SIR: Clinical studies have shown that although olanzapine has a low frequency of extrapyramidal and neuroendocrine side effects, it may cause acute extrapyramidal symptoms,1,2 and it appears to be intermediate between risperidone and clozapine in inducing such symptoms. We report two cases of patients who developed acute dystonia while receiving the lowest therapeutic dose, 5 mg/day, of olanzapine.
Case 1. Mrs. M is a 56-year-old woman with a 20-year history of paranoid schizophrenia. She had previously been treated with haloperidol and trifluoperazine but experienced severe parkinsonism, akathisia, and oculogyric signs, which were controlled with biperiden 12 mg/day. After moderate improvement in her psychotic symptoms, Mrs. M switched to thioridazine 100 mg/day, tapered to 50 mg/day, plus biperiden 4 mg/day. Thioridazine was replaced by olanzapine, starting at 5 mg/day and increasing over 5 days to 10 mg/day. Even at the dose of 5 mg/day, she presented with torticollis and oculogyric signs, and with the dose of 10 mg/day, she manifested akinesia, stiffness, lingual dystonia, and dysarthria, which were not adequately controlled with benzhexol 15 mg/day. She resumed treatment with thioridazine, at 100 mg/day, with benzhexol 10 mg/day; she still manifested oculogyric crises at times. No dystonic symptoms had occurred after previous reductions of neuroleptic dosages.

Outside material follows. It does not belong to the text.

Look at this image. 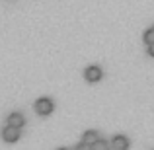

Case 2. Mr. T is a 50-year-old man with schizophrenia since the age of 33. Several trials of antipsychotics had not been effective, and he had experienced severe extrapyramidal symptoms after taking neuroleptics. Recently he had been treated with risperidone 2 mg/day and biperiden 2 mg twice a day. This treatment was discontinued and, after 2 days, olanzapine 5 mg/day was begun. However, a few hours after taking the drug, a disturbing acute dystonic reaction occurred with lingual dystonia and dysarthria, spasm of the patient's neck muscles, and severe torticollis, relieved within 2 hours with biperiden 4 mg and orphenadrine 50 mg orally. Olanzapine was discontinued, and Mr. T resumed treatment with risperidone 2 mg/day and biperiden 2 mg three times a day.
To our knowledge, this is the first report of acute dystonia caused by the lowest therapeutic dose of olanzapine (5 mg), suggesting that olanzapine, despite its chemical and pharmacologic similarities to clozapine, has the potential to cause acute extrapyramidal symptoms even at a very low dosage. In keeping with a previous report,2 the high propensity of both of these patients to manifest extrapyramidal symptoms during previous treatment with antipsychotics placed them at a higher risk of manifesting acute dystonic reactions. Doses of 5 mg of olanzapine show D2 occupancy of 43%—64%,3 while the occupancy threshold for obtaining antipsychotic action lies in the range 65%—70%. These unwanted effects are unusual, but they may give a good measure of tolerability of the new antipsychotics beyond the premarketing trials.4 Clinicians should consider the possibility of the development of acute dystonia in susceptible individuals even with doses insufficient to obtain a true antipsychotic action.